Ce qui nous sauve, c'est le contrôle de conventionalité et cela, n'importe quel juge l'a.
L'exemple donné par l'avocat tout à l'heure était tout à fait parlant. Je peux, ainsi, moi, juge de
base, dans un TGI, écarter une loi nationale, car elle est contraire à une règle européenne et
notamment à la Convention européenne des droits de l'Homme. Cela s'appelle le contrôle de
conventionalité.
Sachez qu'il y a des débats pour priver le juge de base de ce droit et le réserver au juge de
Cassation. C'est technique, mais c'est grave, car c'est ce qui nous permet nous aujourd'hui de
juger sur le terrain, ce qui permet à des juges des libertés et de la détention de remettre en
liberté, ce qui a permis à une Cour d'appel, il y a quelques années, de dire que l'aide au séjour
irrégulier n'était pas une infraction constituée, car le fait d'offrir une soupe à quelqu'un ne
saurait constituer un délit, car, si c'était le cas, cela reviendrait à priver tout étranger en
séjour irrégulier de tout contact humain, ce qui est un traitement inhumain et dégradant, contraire
à la Convention européenne des droits de l'Homme.

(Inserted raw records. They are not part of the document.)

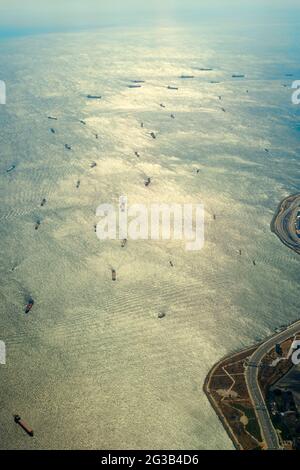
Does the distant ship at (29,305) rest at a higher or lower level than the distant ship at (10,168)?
lower

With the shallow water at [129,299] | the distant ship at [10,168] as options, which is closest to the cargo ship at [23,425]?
the shallow water at [129,299]

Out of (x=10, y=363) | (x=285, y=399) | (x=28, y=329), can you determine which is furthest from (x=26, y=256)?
(x=285, y=399)

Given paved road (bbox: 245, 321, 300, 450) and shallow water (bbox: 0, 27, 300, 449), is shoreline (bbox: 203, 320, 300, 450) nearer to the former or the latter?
paved road (bbox: 245, 321, 300, 450)

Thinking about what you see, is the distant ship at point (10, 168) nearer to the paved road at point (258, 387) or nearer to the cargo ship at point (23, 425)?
the cargo ship at point (23, 425)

Tous les jours, dans ce pays, il y a des juges qui, pour ne pas condamner dans un certain
nombre de situations qui leur paraissent contraires à la déclaration des droits de l'Homme et aux
droits humains, vont invoquer cette Convention européenne des droits de l'homme.
Il y a un arrêt super important, l'arrêt Medvedev, juillet 2008, qui dit que le Procureur de
la République français -je suis désolée- n'est pas une autorité judiciaire, car trop dépendant de
l'exécutif.
La France a fait appel et je ne sais pas si vous imaginez les conséquences que cela peut
avoir… Nous attendons la décision de la Grande chambre de la cour, mais, si elle confirme
cela, les gardes à vue sont nulles et tout est nul, car l'article 5 de la Convention européenne des
droits de l'Homme dit que, dès qu'une personne est arrêtée, aussitôt une autorité judiciaire doit
intervenir. Or, si le Parquet n'est plus une autorité judiciaire, il ne peut plus être le seul
magistrat à contrôler les 48 ou 96 heures de garde à vue.

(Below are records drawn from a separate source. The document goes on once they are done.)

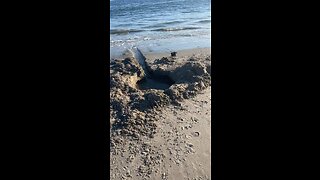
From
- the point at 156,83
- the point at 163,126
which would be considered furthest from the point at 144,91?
the point at 163,126

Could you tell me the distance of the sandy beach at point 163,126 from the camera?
3.22 metres

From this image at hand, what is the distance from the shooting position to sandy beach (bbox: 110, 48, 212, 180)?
3.22 meters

C'est un arrêt très important et nous l'attendons. Peut-être que si, aujourd'hui, dans les
hautes sphères de l'État, on veut nous priver du contrôle de conventionalité, c'est à cause de
l'arrêt Medvedev et de ses conséquences. En effet, adieu la Commission Léger avec cet arrêt,
puisque la Commission Léger dit : "Problème d'indépendance des Parquets ? Pas de problème !". Une
phrase, c'est la seule réponse de la Commission Léger.
C'est, à mon avis, très important et cela nous vient de l'Europe.
Je vous parlerai aussi rapidement du Commissaire européen aux droits de l'Homme qui a rendu
son rapport en décembre 2008 et qui dit grosso modo ce que nous dénonçons depuis des mois, à savoir
que la réforme de l'ordonnance de 1945 prônée par la Commission Varinard fait reculer la France,
que cela pose un grave problème en matière de droit des mineurs, que nous allons être "hors des
clous", en termes de respect des conventions européennes et des conventions internationales.
Il dit également que la politique du chiffre, en matière d'immigration conduit à des
violations des droits de l'Homme et que la situation des détenus dans les prisons est intolérable,
contraire aux règles européennes.
Il trouve important qu'il faille aller en France chercher des organes indépendants à
l'extérieur. Ce n'est plus chez nous que l'on trouve les garanties. Le Conseil constitutionnel est,
pour moi, mort avec la rétention de sûreté. Il est mort à partir du moment où il n'a plus été
capable de dire "nulle peine sans crime". Ce jour-là, il n'a plus fait son travail et nous nous
tournons donc aujourd'hui vers l'extérieur et vers le Commissaire européen des droits de l'Homme,
lequel estime qu'en ce moment, en matière des droits de l'Homme, la France est vraiment le mauvais
élève de la classe.
Tout cela pour conclure et vous dire que peut-être que la construction de l'Union européenne
est pour demain… J'ai entendu parler de cette charte des droits et je pense que le jour où
nous aurons un corpus de règles européennes que nous pourrons invoquer, qui sera intégré dans une
constitution et une carte des droits, ce jour-là, nous aurons fait un grand pas.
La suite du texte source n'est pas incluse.